Poet and translator Krystalli Gliniadaki also confesses on social media from time to time. “If I expose myself personally on social networks, it is because I have a naive idea (and hope) that what I say goes beyond social networks, and my goal, first of all, is to to help people who may have suffered the same way I did, either about my homosexuality or my bipolar disorder,” he tells me. At the same time, he believes that the social media environment is not particularly safe: “If you choose to expose yourself there, you risk being hung on hooks, but you also take the opportunity to help people whom you could not help. achieved otherwise.
Sotiris Manolopoulos listens to all proposals with respect and discretion. “To speak, to share is a human need, we already know this from ancient tragedy.
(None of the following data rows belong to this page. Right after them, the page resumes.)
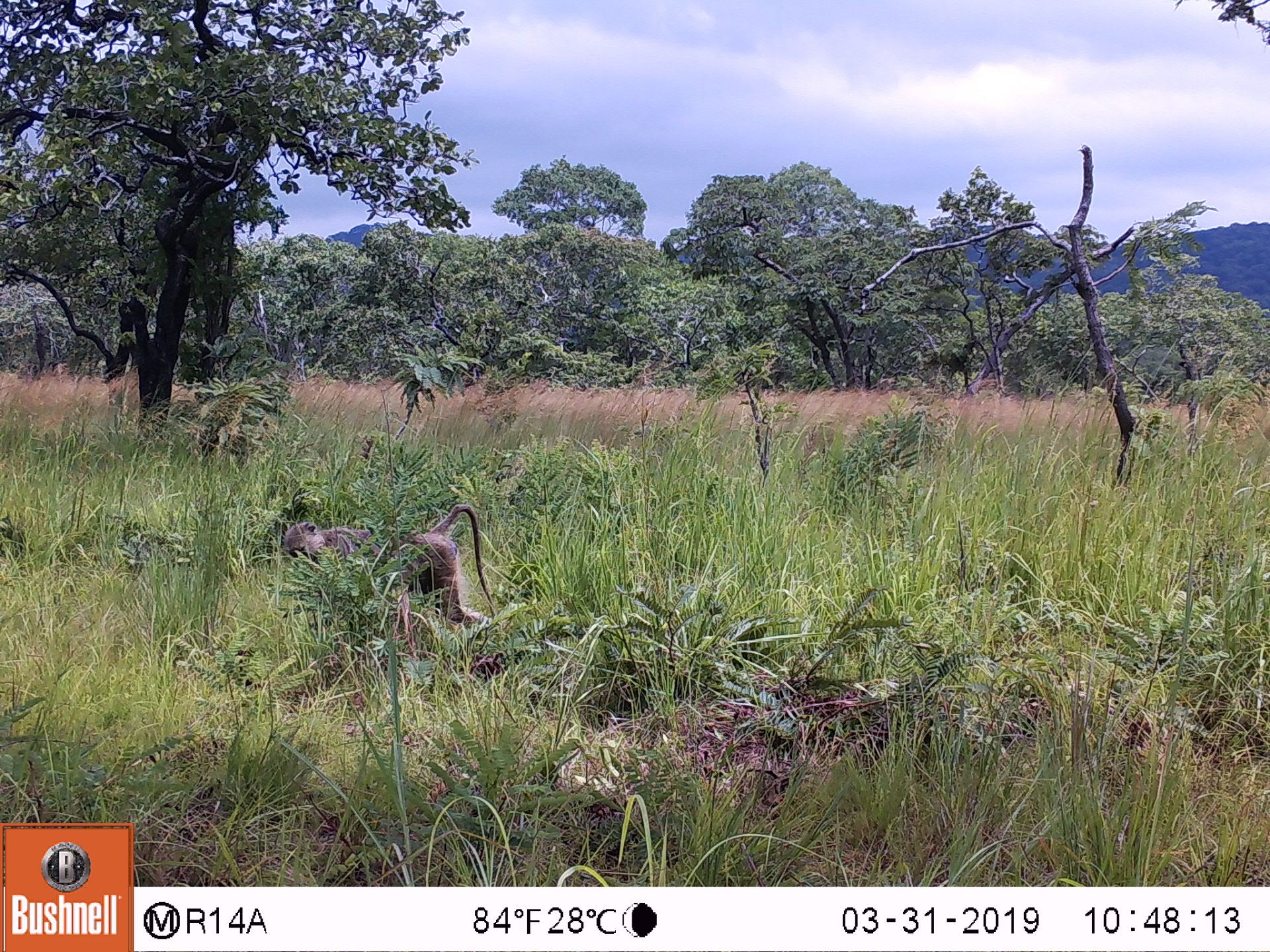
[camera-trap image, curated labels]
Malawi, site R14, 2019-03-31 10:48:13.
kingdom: Animalia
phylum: Chordata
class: Mammalia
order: Primates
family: Cercopithecidae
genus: Papio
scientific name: Papio cynocephalus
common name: yellow baboon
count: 1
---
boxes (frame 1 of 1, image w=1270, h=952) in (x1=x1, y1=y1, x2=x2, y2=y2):
yellow baboon: (x1=276, y1=492, x2=492, y2=652)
And we cannot rule out cases where our other online contacts use a genuine expression of personal truth, asking themselves questions and opening the way. But the reality is that on the Internet everyone has an opinion, but no one is held accountable.” Consequently; “It is the human need to present personal suffering to another to whom we are addressing, so that he can interpret what we give him in order to be understood. The anonymity of the Internet creates a defense against contact, relieving you of the emotions, anxiety, shame, guilt, and hesitation that come with approaching. You are not afraid of what harm your desires can cause to another. We hold the other as a subjective phenomenon under our control. And it doesn’t bring significant relief.”